It is morning in Sanyang, Gambia. I walk 10 km along the beautiful beach to the next village, Sabuya. I approach fishermen to ask whether there’s no obstacles on the way. They say that the walk is possible except the highest tide, when the beach is submerged. So when is next high tide? The answer: this you never know.
I am stunned. Today’s high tide will occur half an hour later than yesterday. You don’t need special education to know this. How is it possible that professional fishermen don’t know the tidal cycle?
It is possible. During my travels, I have often been surprised by lack of basic knowledge among the locals. I met professional Bedouin guides who had no idea about the basic geography of the mountains. Indigenous farmers who used chemical fertilizers and said making compost was dangerous because of rats. Traditional cooks, hopeless without ketchup and mayonnaise. In India, I even met a coffee plantation owner who drank instant coffee because he did not know how to process the beans. I don’t know whether the indigenous knowledge got lost with the advent of civilization, or perhaps (more probable) it never existed, except romanticized vision in Western literature.
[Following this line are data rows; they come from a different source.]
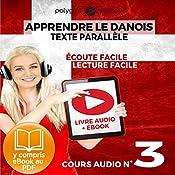 Apprendre le danois - Texte parallèle - Écoute facile - Lecture facile: Lire et écouter des Livres en danois - Cours Audio, Volume 3 [Learn Danish] |  Polyglot Planet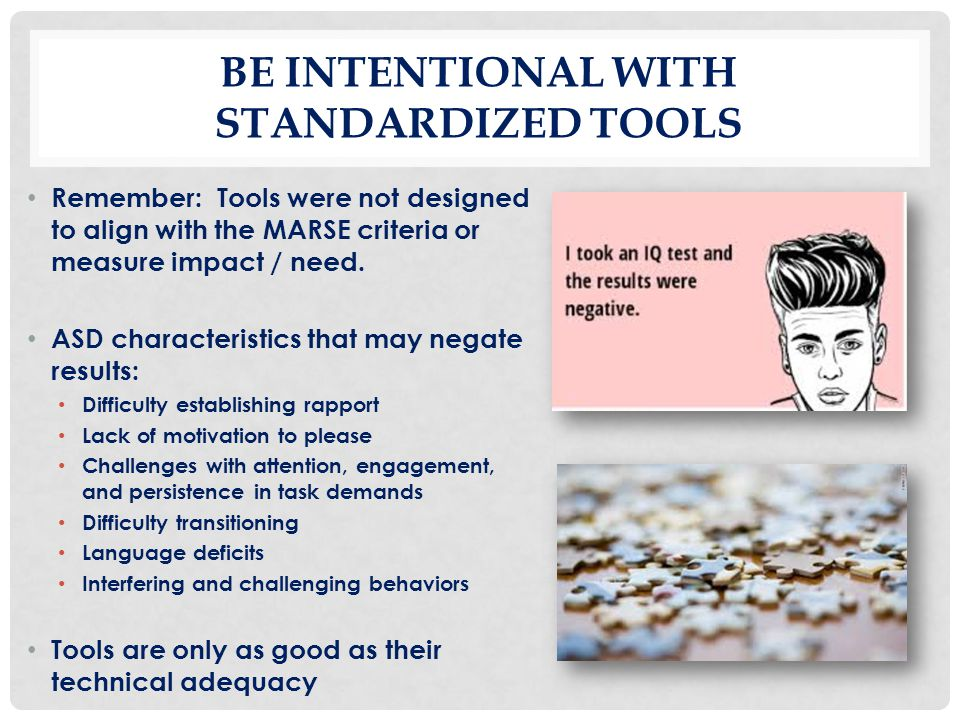 Be intentional with standardized tools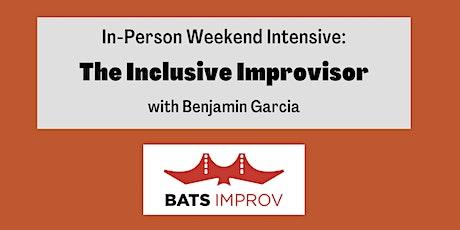 In-Person Weekend Intensive:  The Inclusive Improvisor with Benjamin Garcia tickets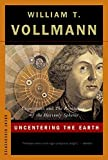 William T. Vollmann: Uncentering the Earth: Copernicus And the Revolutions of the Heavenly Spheres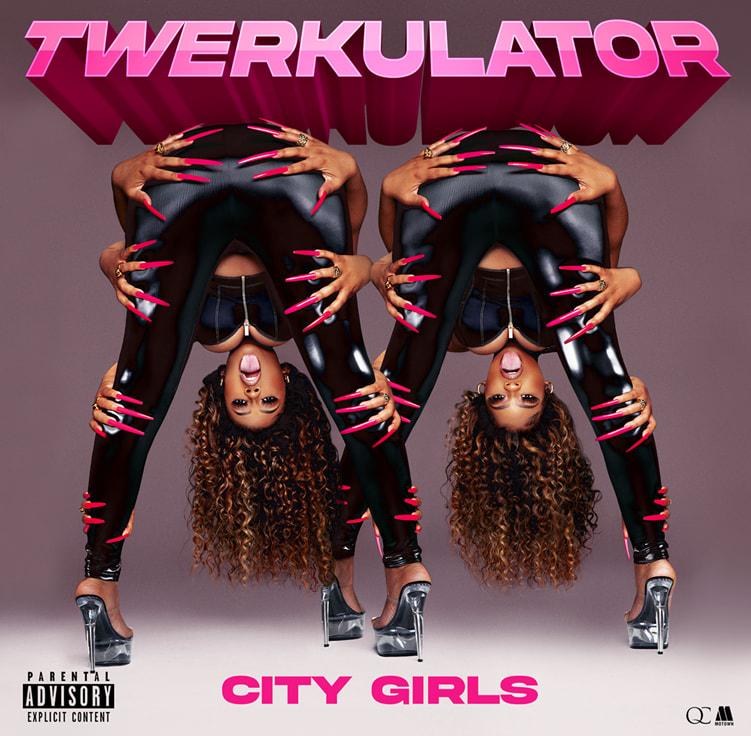 "City Girls announce ""Twerkulator"" release date"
On social media, I regularly see posts about the ancient knowledge of indigenous tribes. Allegedly the Himba tribe create a unique song for each of their children which is then sung to them until death. Another tribe, Babemba, is said to have beautiful, violence-free forgiveness ritual. All those stories are fake, being just another incarnation of “noble savage”, a naive 18-century concept from Jean-Jaques Rousseau, then discredited as patronizing and in fact racist.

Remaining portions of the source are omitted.